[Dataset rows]
^^^^

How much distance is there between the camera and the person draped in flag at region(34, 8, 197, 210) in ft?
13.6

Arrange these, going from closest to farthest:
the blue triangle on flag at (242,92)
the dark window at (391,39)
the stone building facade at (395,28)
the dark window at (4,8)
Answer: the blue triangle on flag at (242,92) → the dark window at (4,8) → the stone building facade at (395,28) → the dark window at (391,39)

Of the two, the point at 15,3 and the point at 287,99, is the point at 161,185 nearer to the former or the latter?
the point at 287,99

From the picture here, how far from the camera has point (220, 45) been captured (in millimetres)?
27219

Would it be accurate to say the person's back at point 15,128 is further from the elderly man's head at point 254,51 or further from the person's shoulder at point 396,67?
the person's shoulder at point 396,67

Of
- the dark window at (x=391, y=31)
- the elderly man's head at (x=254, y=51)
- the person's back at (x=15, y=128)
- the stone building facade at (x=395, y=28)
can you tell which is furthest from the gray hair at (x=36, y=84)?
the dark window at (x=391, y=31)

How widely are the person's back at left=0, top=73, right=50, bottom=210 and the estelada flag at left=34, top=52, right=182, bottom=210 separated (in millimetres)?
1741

^^^^

_EXERCISE DETAILS:_ Reproduce verbatim the rows from the line containing "Of the two, the" through the end of the rows, inclusive.

_TASK OUTPUT:_
Of the two, the point at 15,3 and the point at 287,99, is the point at 161,185 nearer to the former or the latter?
the point at 287,99

From the picture here, how far from the camera has point (220, 45) been captured (in millimetres)?
27219

Would it be accurate to say the person's back at point 15,128 is further from the elderly man's head at point 254,51 or further from the person's shoulder at point 396,67?
the person's shoulder at point 396,67

Of
- the dark window at (x=391, y=31)
- the elderly man's head at (x=254, y=51)
- the person's back at (x=15, y=128)
- the stone building facade at (x=395, y=28)
can you tell which is furthest from the gray hair at (x=36, y=84)?
the dark window at (x=391, y=31)

How widely are the person's back at left=0, top=73, right=50, bottom=210 and the estelada flag at left=34, top=52, right=182, bottom=210 separated (in millimetres)?
1741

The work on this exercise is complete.